→ Given task: Extract the records below word for word and ignore the images.
********************
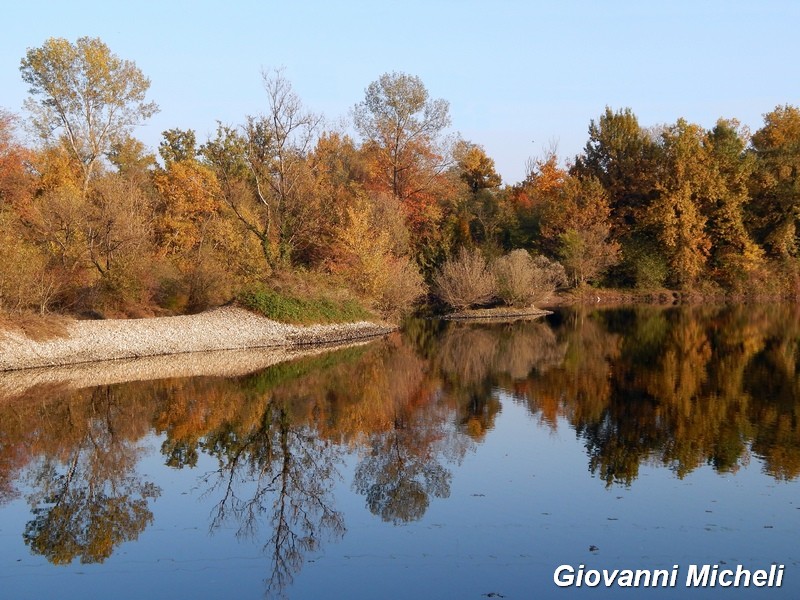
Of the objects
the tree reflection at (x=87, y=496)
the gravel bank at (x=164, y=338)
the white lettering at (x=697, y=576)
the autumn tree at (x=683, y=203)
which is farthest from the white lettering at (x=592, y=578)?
the autumn tree at (x=683, y=203)

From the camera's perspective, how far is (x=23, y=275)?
78.8ft

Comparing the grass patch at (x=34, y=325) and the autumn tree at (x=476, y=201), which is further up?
the autumn tree at (x=476, y=201)

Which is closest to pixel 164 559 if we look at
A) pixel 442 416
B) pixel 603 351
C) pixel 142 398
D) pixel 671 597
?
pixel 671 597

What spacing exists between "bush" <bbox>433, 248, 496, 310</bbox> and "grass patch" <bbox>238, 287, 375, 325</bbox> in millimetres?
10166

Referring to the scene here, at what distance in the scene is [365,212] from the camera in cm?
3797

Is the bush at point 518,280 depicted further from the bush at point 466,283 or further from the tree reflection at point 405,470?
the tree reflection at point 405,470

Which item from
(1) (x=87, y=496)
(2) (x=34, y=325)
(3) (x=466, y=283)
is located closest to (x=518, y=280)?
(3) (x=466, y=283)

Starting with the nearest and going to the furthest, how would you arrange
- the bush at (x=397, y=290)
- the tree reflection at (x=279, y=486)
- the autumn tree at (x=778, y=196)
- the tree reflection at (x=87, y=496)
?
the tree reflection at (x=87, y=496), the tree reflection at (x=279, y=486), the bush at (x=397, y=290), the autumn tree at (x=778, y=196)

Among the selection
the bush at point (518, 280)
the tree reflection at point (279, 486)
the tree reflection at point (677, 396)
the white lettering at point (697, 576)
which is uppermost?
the bush at point (518, 280)

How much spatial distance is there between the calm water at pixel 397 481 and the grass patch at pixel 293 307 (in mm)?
7586

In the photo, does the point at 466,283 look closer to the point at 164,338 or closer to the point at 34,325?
the point at 164,338

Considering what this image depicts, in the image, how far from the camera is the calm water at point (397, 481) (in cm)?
934

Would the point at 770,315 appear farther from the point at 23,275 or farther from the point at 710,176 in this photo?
the point at 23,275

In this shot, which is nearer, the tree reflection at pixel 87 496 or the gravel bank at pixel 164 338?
the tree reflection at pixel 87 496
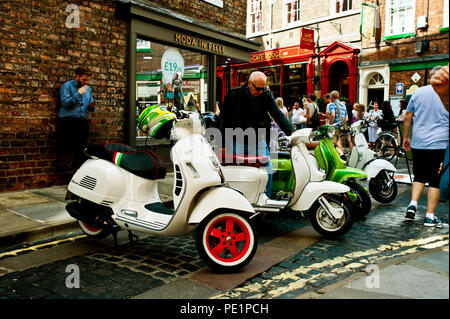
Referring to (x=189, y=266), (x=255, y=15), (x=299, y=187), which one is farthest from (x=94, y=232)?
(x=255, y=15)

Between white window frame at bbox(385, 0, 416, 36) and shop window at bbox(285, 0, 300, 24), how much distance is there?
18.4 feet

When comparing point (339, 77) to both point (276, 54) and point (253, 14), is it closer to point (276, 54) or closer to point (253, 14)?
point (276, 54)

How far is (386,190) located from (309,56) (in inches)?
661

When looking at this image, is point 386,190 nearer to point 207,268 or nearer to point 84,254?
point 207,268

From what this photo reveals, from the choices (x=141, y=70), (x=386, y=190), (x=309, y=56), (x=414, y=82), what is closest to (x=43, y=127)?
(x=141, y=70)

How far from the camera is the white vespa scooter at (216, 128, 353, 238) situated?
15.3 feet

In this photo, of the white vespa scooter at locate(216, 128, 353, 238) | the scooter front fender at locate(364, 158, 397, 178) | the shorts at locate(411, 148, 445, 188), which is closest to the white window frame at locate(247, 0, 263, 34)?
the scooter front fender at locate(364, 158, 397, 178)

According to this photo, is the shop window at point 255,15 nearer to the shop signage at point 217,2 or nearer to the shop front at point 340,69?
the shop front at point 340,69

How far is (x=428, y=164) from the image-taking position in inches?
205

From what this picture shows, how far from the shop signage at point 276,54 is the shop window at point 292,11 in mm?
1625

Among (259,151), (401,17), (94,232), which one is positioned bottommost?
(94,232)

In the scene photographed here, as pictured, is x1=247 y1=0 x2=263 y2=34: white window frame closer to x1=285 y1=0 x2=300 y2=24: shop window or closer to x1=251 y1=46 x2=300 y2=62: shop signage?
x1=251 y1=46 x2=300 y2=62: shop signage

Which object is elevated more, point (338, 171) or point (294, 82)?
point (294, 82)

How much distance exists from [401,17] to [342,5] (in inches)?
140
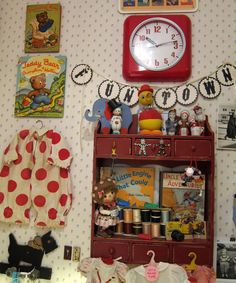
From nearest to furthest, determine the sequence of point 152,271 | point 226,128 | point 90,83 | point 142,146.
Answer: point 152,271, point 142,146, point 226,128, point 90,83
********************
→ Final result:
Of the objects
the tree reflection at (x=87, y=496)
the gravel bank at (x=164, y=338)
the white lettering at (x=697, y=576)
the autumn tree at (x=683, y=203)
which is farthest from the white lettering at (x=592, y=578)?
the autumn tree at (x=683, y=203)

From the camera's perspective, how far is (x=23, y=275)?
78.8ft

Comparing the grass patch at (x=34, y=325) and the autumn tree at (x=476, y=201), which is further up?
the autumn tree at (x=476, y=201)

Which is closest to pixel 164 559 if we look at
A) pixel 442 416
B) pixel 603 351
C) pixel 142 398
D) pixel 671 597
?
pixel 671 597

What spacing exists between "bush" <bbox>433, 248, 496, 310</bbox> and "grass patch" <bbox>238, 287, 375, 325</bbox> in millimetres?
10166

Referring to the scene here, at what distance in the scene is [365,212] from the camera in cm?
3797

Is the bush at point 518,280 depicted further from the bush at point 466,283 or further from the tree reflection at point 405,470?
the tree reflection at point 405,470

Which item from
(1) (x=87, y=496)
(2) (x=34, y=325)
(3) (x=466, y=283)
is located closest to (x=518, y=280)?
(3) (x=466, y=283)

Starting with the nearest and going to the furthest, how would you arrange
- the bush at (x=397, y=290)
- the tree reflection at (x=279, y=486)
- the autumn tree at (x=778, y=196)
- the tree reflection at (x=87, y=496)
?
the tree reflection at (x=87, y=496), the tree reflection at (x=279, y=486), the bush at (x=397, y=290), the autumn tree at (x=778, y=196)

Among the selection
the bush at point (518, 280)
the tree reflection at point (279, 486)
the tree reflection at point (677, 396)
the white lettering at point (697, 576)
which is uppermost?
the bush at point (518, 280)

How much spatial distance is there between the calm water at pixel 397 481 and the grass patch at pixel 293 307 (in mm)?
7586

In the photo, does the point at 466,283 look closer to the point at 164,338 or closer to the point at 34,325?
the point at 164,338

Considering what this image depicts, in the image, how far from the camera is the calm water at point (397, 481) (in cm)?
934

Would the point at 770,315 appear farther from the point at 23,275 or farther from the point at 710,176 in this photo?
the point at 23,275

In this shot, which is nearer, the tree reflection at pixel 87 496 or the gravel bank at pixel 164 338?
the tree reflection at pixel 87 496
Referring to (x=189, y=266), (x=255, y=15), (x=299, y=187), which one is farthest from (x=94, y=232)?
(x=255, y=15)

Between white window frame at bbox(385, 0, 416, 36) and shop window at bbox(285, 0, 300, 24), how much distance is there?
18.4 feet

When comparing point (339, 77) to both point (276, 54) and point (253, 14), is it closer to point (276, 54) or closer to point (253, 14)?
point (276, 54)

How far is (386,190) located from (309,56) (in inches)?
661

When looking at this image, is point 386,190 nearer to point 207,268 or nearer to point 84,254?
point 207,268

From what this photo reveals, from the choices (x=141, y=70), (x=386, y=190), (x=309, y=56), (x=414, y=82), what is closest to (x=43, y=127)?
(x=141, y=70)

How far from the camera is the white vespa scooter at (216, 128, 353, 238) situated?
15.3 feet

In this photo, of the white vespa scooter at locate(216, 128, 353, 238) | the scooter front fender at locate(364, 158, 397, 178) | the shorts at locate(411, 148, 445, 188), which is closest to the white window frame at locate(247, 0, 263, 34)?
the scooter front fender at locate(364, 158, 397, 178)

According to this photo, is the shop window at point 255,15 nearer to the shop signage at point 217,2 or nearer to the shop front at point 340,69?
the shop front at point 340,69

How far is (x=428, y=164) from the image-taking position in inches?
205

From what this picture shows, how far from the shop signage at point 276,54 is the shop window at point 292,11 in mm?
1625

Among (259,151), (401,17), (94,232), which one is positioned bottommost?
(94,232)

In the scene photographed here, as pictured, is x1=247 y1=0 x2=263 y2=34: white window frame closer to x1=285 y1=0 x2=300 y2=24: shop window or closer to x1=251 y1=46 x2=300 y2=62: shop signage?
x1=251 y1=46 x2=300 y2=62: shop signage

Which object is elevated more, point (338, 171) or point (294, 82)?
point (294, 82)

How much distance exists from [401,17] to [342,5] (in inches)?
140
From nearest to furthest, determine the sequence of point 152,271 | point 226,128 | point 90,83 | point 142,146.
Answer: point 152,271, point 142,146, point 226,128, point 90,83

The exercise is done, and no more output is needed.